■ GIVEN PROBLEM
Format everything from the line containing "As pictured, is" down to the end of the data as a numbered list, omitting any blank lines.

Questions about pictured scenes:
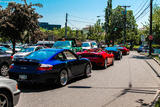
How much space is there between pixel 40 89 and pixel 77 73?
211 centimetres

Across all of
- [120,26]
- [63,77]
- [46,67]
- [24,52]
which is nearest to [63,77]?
[63,77]

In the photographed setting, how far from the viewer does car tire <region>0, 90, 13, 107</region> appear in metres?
4.25

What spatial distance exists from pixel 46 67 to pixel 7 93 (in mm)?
2756

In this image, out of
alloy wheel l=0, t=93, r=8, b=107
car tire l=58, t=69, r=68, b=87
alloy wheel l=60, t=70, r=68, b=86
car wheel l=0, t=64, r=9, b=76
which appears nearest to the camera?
alloy wheel l=0, t=93, r=8, b=107

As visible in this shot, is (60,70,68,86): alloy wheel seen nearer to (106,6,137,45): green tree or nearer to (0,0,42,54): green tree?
(0,0,42,54): green tree

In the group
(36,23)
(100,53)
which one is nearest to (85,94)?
(100,53)

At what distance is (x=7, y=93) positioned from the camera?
438cm

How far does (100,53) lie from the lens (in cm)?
1323

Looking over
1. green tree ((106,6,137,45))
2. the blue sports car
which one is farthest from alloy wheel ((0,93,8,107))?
green tree ((106,6,137,45))

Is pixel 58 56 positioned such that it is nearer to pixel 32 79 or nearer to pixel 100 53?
pixel 32 79

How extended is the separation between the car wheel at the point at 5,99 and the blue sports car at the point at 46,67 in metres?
2.49

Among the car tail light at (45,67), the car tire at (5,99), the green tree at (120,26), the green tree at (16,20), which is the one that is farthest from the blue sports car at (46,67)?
the green tree at (120,26)

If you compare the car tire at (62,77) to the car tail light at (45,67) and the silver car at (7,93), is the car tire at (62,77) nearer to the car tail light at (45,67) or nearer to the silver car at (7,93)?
the car tail light at (45,67)

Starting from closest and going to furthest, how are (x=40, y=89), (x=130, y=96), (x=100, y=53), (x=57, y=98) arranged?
(x=57, y=98) < (x=130, y=96) < (x=40, y=89) < (x=100, y=53)
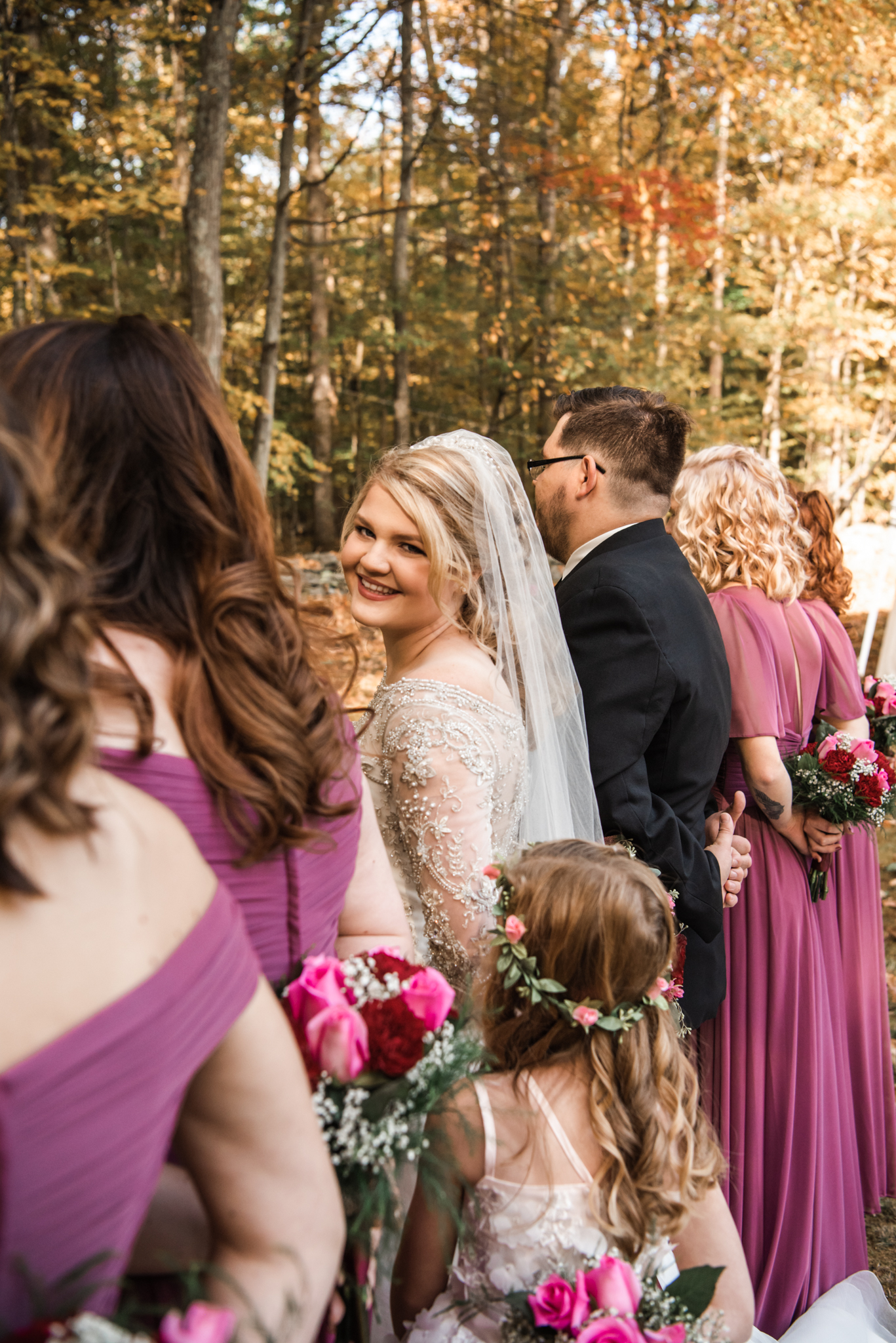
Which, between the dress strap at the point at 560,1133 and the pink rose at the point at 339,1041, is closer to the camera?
the pink rose at the point at 339,1041

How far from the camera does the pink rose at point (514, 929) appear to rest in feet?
6.20

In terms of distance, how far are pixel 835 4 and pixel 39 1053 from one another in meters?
11.9

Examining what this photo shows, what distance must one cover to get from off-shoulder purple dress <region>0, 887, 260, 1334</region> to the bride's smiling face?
5.52ft

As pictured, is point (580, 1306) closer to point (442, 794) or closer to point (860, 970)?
point (442, 794)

■ WRITTEN SOLUTION
1. As pictured, is point (580, 1306) closer to point (442, 794) or closer to point (860, 970)?
2. point (442, 794)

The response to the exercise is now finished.